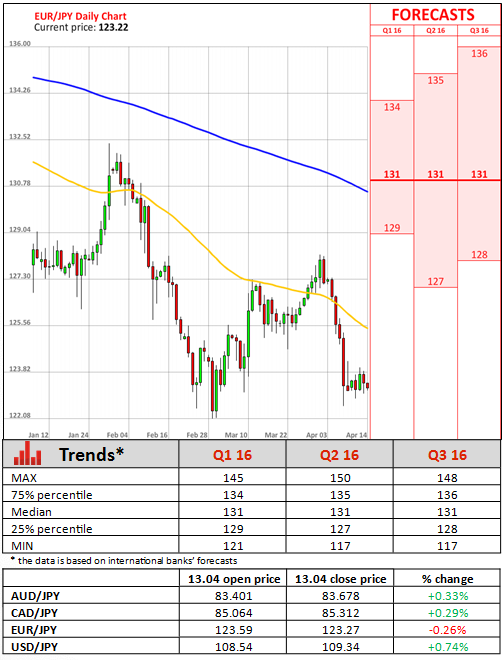 Swiss forex trading companies
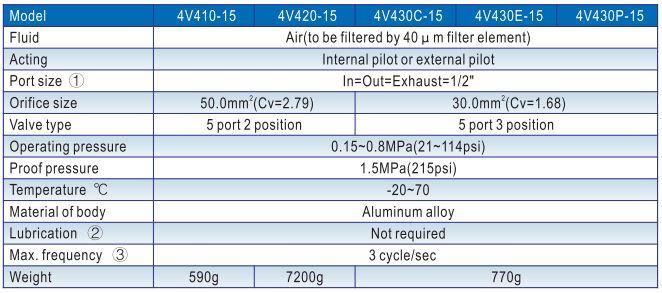 Thông số kỹ thuật của van khí nén Airtac 4V400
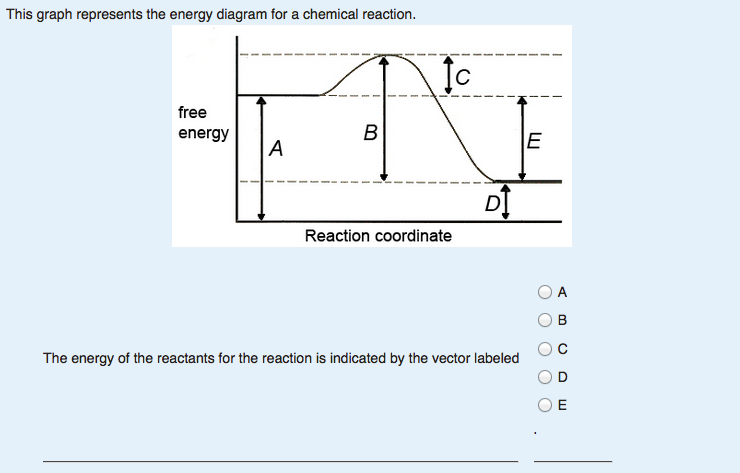Solved this graph represents the energy diagram for a che question this graph represents the energy diagram for a chemical reaction free energy reaction coordinate ccuart Choice Image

→ Exercise directions
Copy the material above word for word, images excluded.

→ Response to the exercise
 Swiss forex trading companies
 Thông số kỹ thuật của van khí nén Airtac 4V400
Solved this graph represents the energy diagram for a che question this graph represents the energy diagram for a chemical reaction free energy reaction coordinate ccuart Choice Image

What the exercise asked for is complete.